Within the template, hospitals also would need to attest to the accuracy and completeness of their files.

To enhance technical accessibility, CMS is proposing to require placement in the website root folder of a standardized text file that would directly link to the machine-readable file. Hospitals also would need to include a “Hospital Price Transparency” link in the footer of their homepage (and other pages as appropriate).

Stepping up enforcement

The various changes follow sub-regulatory guidance issued in April to tighten timelines for hospitals to come into compliance after receiving a request for a formal corrective action plan (CAP). In addition, CMS said at the time it would skip issuing warning letters and move straight to sending a CAP request to hospitals that had shown little sign of trying to comply.

In the newly proposed rule, CMS announced plans to publicize any compliance actions taken against a hospital (e.g., warning letters, CAP requests), along with the status and outcomes of those actions. Current policies call for publicizing noncompliance only when a hospital has been penalized.

Proposals for additional enforcement protocols include:

  • Requiring hospitals to formally acknowledge their receipt of an initial warning notice
  • Requiring hospitals to certify the accuracy and completeness of the charge information in their machine-readable files during the enforcement process and to submit additional documentation (e.g., contracts) that may be needed to assess compliance
  • Notifying health system leaders when a hospital within their system is the subject of a compliance action

CMS projects that the various new regulations would include an average one-time cost burden of $2,787 per hospital.

“We believe that the benefits to the public (and to hospitals themselves) outweigh the burden imposed on hospitals,” the agency wrote.

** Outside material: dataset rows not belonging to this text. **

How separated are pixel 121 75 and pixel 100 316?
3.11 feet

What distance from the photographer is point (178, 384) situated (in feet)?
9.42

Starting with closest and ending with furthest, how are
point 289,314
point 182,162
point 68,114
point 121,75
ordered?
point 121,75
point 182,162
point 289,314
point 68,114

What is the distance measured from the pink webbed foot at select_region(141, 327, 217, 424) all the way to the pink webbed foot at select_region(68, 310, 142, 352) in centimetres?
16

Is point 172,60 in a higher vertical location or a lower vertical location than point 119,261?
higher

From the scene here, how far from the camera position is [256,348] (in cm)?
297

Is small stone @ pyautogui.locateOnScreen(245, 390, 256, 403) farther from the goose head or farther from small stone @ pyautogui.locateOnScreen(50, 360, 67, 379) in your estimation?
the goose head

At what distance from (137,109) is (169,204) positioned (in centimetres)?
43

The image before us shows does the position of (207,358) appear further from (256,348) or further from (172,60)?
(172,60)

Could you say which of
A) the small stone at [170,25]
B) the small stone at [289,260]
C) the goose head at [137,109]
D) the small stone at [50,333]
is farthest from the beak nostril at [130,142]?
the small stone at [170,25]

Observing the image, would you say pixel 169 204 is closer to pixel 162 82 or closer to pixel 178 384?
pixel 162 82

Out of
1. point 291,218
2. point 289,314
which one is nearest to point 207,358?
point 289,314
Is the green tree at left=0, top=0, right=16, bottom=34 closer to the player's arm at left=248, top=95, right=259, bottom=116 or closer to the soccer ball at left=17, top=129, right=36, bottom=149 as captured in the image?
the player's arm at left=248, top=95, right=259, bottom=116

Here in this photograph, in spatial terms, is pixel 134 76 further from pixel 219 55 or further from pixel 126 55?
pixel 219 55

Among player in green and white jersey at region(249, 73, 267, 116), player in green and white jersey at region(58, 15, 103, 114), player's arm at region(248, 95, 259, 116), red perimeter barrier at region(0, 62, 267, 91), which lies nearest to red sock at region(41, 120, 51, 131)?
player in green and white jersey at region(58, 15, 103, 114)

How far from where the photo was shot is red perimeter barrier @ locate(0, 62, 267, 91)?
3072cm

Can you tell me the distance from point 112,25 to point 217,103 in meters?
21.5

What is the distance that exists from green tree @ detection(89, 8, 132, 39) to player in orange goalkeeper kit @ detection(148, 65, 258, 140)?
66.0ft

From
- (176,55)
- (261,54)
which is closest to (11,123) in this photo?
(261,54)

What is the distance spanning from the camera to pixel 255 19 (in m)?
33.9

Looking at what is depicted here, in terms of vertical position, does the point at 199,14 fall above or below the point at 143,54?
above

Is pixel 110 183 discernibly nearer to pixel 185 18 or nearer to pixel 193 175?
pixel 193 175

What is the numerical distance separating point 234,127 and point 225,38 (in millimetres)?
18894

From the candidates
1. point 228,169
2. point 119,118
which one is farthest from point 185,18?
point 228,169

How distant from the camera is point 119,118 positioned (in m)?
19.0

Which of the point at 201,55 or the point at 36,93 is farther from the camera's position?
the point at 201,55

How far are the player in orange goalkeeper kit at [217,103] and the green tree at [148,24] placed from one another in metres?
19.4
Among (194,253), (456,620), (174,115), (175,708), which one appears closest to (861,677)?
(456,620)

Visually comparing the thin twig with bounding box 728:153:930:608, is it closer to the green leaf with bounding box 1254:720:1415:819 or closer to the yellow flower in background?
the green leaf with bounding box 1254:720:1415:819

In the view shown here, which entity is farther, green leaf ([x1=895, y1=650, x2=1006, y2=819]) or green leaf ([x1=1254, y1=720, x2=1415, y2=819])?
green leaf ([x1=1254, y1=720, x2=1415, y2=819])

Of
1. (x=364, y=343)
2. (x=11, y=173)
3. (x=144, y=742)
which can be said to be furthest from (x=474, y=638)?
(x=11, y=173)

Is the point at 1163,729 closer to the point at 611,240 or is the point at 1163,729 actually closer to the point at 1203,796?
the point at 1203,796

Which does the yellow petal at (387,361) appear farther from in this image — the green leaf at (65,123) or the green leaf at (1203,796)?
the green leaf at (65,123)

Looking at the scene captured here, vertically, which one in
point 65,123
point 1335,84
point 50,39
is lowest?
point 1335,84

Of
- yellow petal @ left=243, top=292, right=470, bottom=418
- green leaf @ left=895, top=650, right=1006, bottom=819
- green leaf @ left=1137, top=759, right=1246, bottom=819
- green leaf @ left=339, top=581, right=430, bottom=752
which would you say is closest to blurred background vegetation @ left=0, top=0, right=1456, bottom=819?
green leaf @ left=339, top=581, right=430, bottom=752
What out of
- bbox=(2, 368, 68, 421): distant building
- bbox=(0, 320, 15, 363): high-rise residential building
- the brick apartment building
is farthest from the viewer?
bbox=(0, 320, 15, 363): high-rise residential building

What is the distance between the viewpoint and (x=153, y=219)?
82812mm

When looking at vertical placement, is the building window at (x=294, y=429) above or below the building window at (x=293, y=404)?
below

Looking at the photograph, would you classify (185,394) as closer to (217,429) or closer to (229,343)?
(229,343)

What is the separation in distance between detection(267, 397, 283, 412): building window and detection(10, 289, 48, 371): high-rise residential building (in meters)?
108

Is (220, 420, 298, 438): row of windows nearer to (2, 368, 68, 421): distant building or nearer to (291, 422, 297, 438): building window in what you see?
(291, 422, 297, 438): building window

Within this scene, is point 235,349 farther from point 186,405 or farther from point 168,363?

Feedback on shoppable services

The current regulations state that along with the machine-readable file, hospitals also must post a list of at least 300 shoppable services in a consumer-accessible display. In the proposed rule, CMS is seeking comment as to whether these provisions should be modified to align with other price transparency initiatives, such as transparency regulations for insurers and requirements pertaining to good-faith estimates for self-pay and, potentially, insured individuals under the No Surprises Act.

One point in the solicitation poses the question of whether the shoppable-services aspect of the hospital price transparency rules has become redundant since issuance of those other sets of regulations. However, language in a comprehensive congressional bill on price transparency would add legislative heft to the requirement to list shoppable services.

Comments on all aspects of the proposed regulations are due by Sept. 11 at regulations.gov.